9. Son Heung-min (Tottenham)
Son could easily have left White Hart Lane in July or August, but his decision to remain in north London has hitherto paid off: the South Korean has bagged five goals in five games, following up braces against Stoke and Middlesbrough with a Champions League winner at CSKA Moscow, and now looks like an essential member of Mauricio Pochettino’s Tottenham squad.
Son puts ahead with a huge goal in Moscow. September 27, 2016
10. James Milner (Liverpool)
Milner had a mixed 2015/16, a stretch of solid spells undermined by several shakier ones, but he’s started the current campaign brilliantly in an unfamiliar left-back role. The former Manchester City man has been reliable defensively as well as dangerous going forward, with his ability to hit pinpoint crosses into the penalty area likely to prove a useful Plan B when Liverpool’s quick combinations aren’t bearing fruit.
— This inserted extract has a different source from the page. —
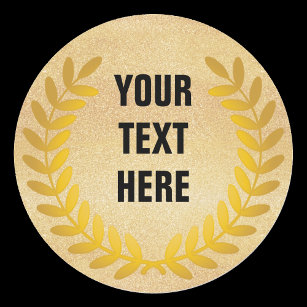 Gold laurel wreath with your words classic round sticker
11. Jason Puncheon (Crystal Palace)
Puncheon may have given Crystal Palace the lead against Manchester United in the FA Cup final in May, but that was a rare bright spot in an otherwise underwhelming campaign. He’s been back to his best this time around, though, resuming his role as Palace’s creative hub from either the right wing or No.10 position. No player in the Premier League has fashioned more opportunities than the 30-year-old so far this season, with attacking team-mates Christian Benteke, Andros Townsend and Wilfried Zaha all benefiting from his invention.
12. Raheem Sterling (Manchester City)
2015/16 was an extremely testing campaign for Sterling. Public Enemy No.1 for having the temerity to try to progress his career beyond Liverpool, he initially struggled under the weight of a £49m price tag at the Etihad Stadium and then endured a disastrous summer with England at Euro 2016. He’s been revitalised under the guidance of Guardiola, however, scoring four goals, setting up three more and looking a constant threat on the right flank. Still only 21, there’s plenty more to come, too.